**Text block**
+++++
7. The method of claim 6, wherein the component of the drive means
is a gear, and the relative positions and speeds of the drive wheel
and the gear are matched.
8. The method of claim 1, wherein said drive means is an electric
motor selected from the list comprising toroidally-wound motors,
axial flux motors, permanent magnet brushless motors, synchronous
motors, asynchronous motors, pancake motors, switched reluctance
motors, and high phase order induction motors.
9. The method of claim 1, wherein said drive means is a pneumatic
motor or a hydraulic motor.
10. A method for measuring the relative speeds and positions of two
movable objects on an aircraft comprising directing a fixed source
of light at both said movable objects through a single optical
fiber and converting light reflected from both said movable objects
to signals representative of the speed and position of one movable
object relative to the other movable object, whereby ground
movement of said aircraft can be controlled.
11. The method of claim 10, wherein one of said movable objects
comprises an aircraft landing gear drive wheel and the other of
said movable objects comprises a drive means drivingly mounted to
drive said drive wheel to move the aircraft autonomously on the
ground.
12. The method of claim 11, wherein one of said movable objects
comprises an aircraft landing gear drive wheel and the other of
said movable objects comprises a component of a drive means
drivingly mounted to drive said drive wheel to move the aircraft
autonomously on the ground.
13. The method of claim 10, wherein one of said movable objects
comprises a component of said landing gear drive wheel mounted to
rotate with said drive wheel and the other of said movable objects
comprises a component of said drive means mounted to rotate with
said drive means when said drive means is drivingly mounted to
drive said drive wheel to move the aircraft autonomously on the
ground.
14. A method for determining relational speed in an aircraft using
engine thrust to move the aircraft on the ground, comprising: a.
providing an aircraft with one or more landing gear wheels, wherein
the aircraft is driven on the ground by thrust from one or more
aircraft engines; b. providing control means including a light
source and at least one optical fiber to sense and control speed of
one or more landing gear wheels; and c. directing light through
said control means optical fiber to at least one selected target
on, operatively associated with, or linked with said one or more
landing gear wheels while said landing gear wheel is in motion,
wherein light reflected from said landing gear wheel through said
optical fiber is received and processed by said control means to
detect relational speed of said landing gear wheel.
15. The method of claim 14, wherein light is directed to a selected
target operatively associated or linked with each of two landing
gear wheels, and the relational speed of each said landing gear
wheel is determined.
+++++
**Records provided**
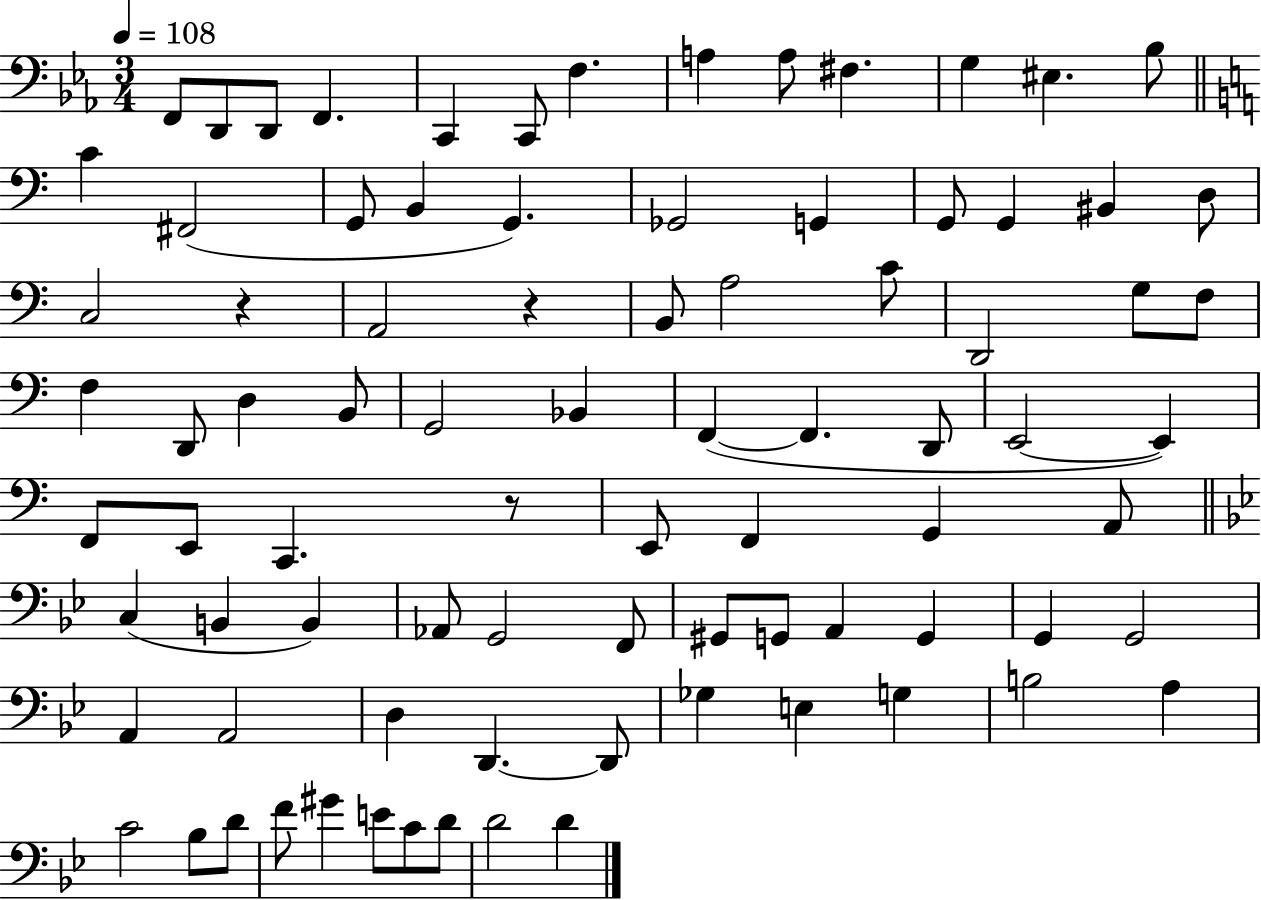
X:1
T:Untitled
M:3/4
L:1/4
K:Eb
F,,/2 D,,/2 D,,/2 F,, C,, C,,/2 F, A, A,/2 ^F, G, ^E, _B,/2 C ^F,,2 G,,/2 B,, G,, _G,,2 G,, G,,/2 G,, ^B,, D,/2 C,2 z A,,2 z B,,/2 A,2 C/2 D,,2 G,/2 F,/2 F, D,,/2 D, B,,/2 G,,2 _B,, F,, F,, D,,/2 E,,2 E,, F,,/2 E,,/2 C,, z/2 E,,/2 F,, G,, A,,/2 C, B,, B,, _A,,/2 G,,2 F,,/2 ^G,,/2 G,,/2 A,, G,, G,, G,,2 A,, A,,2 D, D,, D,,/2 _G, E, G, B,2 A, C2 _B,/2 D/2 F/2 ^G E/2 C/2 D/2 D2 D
+++++
**Given problem 1**
Please reproduce the passage of the aircraft claims word for word, starting at "providing an aircraft" and ending at "landing gear wheel.".
**Given problem 2**
Transcribe every line of the music listing exactly, leaving out any picture.
The listing is unrelated to the aircraft claims.

**Problem solution 1**
providing an aircraft with one or more landing gear wheels, wherein
the aircraft is driven on the ground by thrust from one or more
aircraft engines; b. providing control means including a light
source and at least one optical fiber to sense and control speed of
one or more landing gear wheels; and c. directing light through
said control means optical fiber to at least one selected target
on, operatively associated with, or linked with said one or more
landing gear wheels while said landing gear wheel is in motion,
wherein light reflected from said landing gear wheel through said
optical fiber is received and processed by said control means to
detect relational speed of said landing gear wheel.

**Problem solution 2**
X:1
T:Untitled
M:3/4
L:1/4
K:Eb
F,,/2 D,,/2 D,,/2 F,, C,, C,,/2 F, A, A,/2 ^F, G, ^E, _B,/2 C ^F,,2 G,,/2 B,, G,, _G,,2 G,, G,,/2 G,, ^B,, D,/2 C,2 z A,,2 z B,,/2 A,2 C/2 D,,2 G,/2 F,/2 F, D,,/2 D, B,,/2 G,,2 _B,, F,, F,, D,,/2 E,,2 E,, F,,/2 E,,/2 C,, z/2 E,,/2 F,, G,, A,,/2 C, B,, B,, _A,,/2 G,,2 F,,/2 ^G,,/2 G,,/2 A,, G,, G,, G,,2 A,, A,,2 D, D,, D,,/2 _G, E, G, B,2 A, C2 _B,/2 D/2 F/2 ^G E/2 C/2 D/2 D2 D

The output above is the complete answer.